------ Extracted entries ------
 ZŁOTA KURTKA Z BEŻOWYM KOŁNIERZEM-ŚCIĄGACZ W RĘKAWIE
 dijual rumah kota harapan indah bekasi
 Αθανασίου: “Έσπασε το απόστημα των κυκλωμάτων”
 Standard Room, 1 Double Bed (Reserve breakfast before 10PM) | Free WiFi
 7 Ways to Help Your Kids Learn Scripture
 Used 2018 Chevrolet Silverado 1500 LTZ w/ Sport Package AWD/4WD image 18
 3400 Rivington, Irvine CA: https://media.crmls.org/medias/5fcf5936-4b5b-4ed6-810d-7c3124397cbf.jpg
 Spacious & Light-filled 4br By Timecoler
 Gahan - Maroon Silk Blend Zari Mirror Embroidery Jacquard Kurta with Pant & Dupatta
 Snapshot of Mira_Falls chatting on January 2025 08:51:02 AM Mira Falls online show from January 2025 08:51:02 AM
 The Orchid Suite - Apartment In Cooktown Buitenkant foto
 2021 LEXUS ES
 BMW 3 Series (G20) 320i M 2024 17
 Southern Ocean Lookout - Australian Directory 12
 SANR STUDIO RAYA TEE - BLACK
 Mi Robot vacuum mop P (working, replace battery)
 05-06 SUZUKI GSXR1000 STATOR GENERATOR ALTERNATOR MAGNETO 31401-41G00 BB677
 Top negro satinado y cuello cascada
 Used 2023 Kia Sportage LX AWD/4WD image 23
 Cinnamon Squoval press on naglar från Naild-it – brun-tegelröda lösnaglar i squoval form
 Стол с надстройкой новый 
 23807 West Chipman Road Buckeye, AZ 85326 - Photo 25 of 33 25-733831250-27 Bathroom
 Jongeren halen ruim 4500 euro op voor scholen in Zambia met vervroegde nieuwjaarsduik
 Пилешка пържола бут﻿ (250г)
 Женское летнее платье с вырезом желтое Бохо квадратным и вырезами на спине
------
- [Task item]: Please transcribe the material above in full, keeping every character intact.

- [Exercise result]:
 ZŁOTA KURTKA Z BEŻOWYM KOŁNIERZEM-ŚCIĄGACZ W RĘKAWIE
 dijual rumah kota harapan indah bekasi
 Αθανασίου: “Έσπασε το απόστημα των κυκλωμάτων”
 Standard Room, 1 Double Bed (Reserve breakfast before 10PM) | Free WiFi
 7 Ways to Help Your Kids Learn Scripture
 Used 2018 Chevrolet Silverado 1500 LTZ w/ Sport Package AWD/4WD image 18
 3400 Rivington, Irvine CA: https://media.crmls.org/medias/5fcf5936-4b5b-4ed6-810d-7c3124397cbf.jpg
 Spacious & Light-filled 4br By Timecoler
 Gahan - Maroon Silk Blend Zari Mirror Embroidery Jacquard Kurta with Pant & Dupatta
 Snapshot of Mira_Falls chatting on January 2025 08:51:02 AM Mira Falls online show from January 2025 08:51:02 AM
 The Orchid Suite - Apartment In Cooktown Buitenkant foto
 2021 LEXUS ES
 BMW 3 Series (G20) 320i M 2024 17
 Southern Ocean Lookout - Australian Directory 12
 SANR STUDIO RAYA TEE - BLACK
 Mi Robot vacuum mop P (working, replace battery)
 05-06 SUZUKI GSXR1000 STATOR GENERATOR ALTERNATOR MAGNETO 31401-41G00 BB677
 Top negro satinado y cuello cascada
 Used 2023 Kia Sportage LX AWD/4WD image 23
 Cinnamon Squoval press on naglar från Naild-it – brun-tegelröda lösnaglar i squoval form
 Стол с надстройкой новый 
 23807 West Chipman Road Buckeye, AZ 85326 - Photo 25 of 33 25-733831250-27 Bathroom
 Jongeren halen ruim 4500 euro op voor scholen in Zambia met vervroegde nieuwjaarsduik
 Пилешка пържола бут﻿ (250г)
 Женское летнее платье с вырезом желтое Бохо квадратным и вырезами на спине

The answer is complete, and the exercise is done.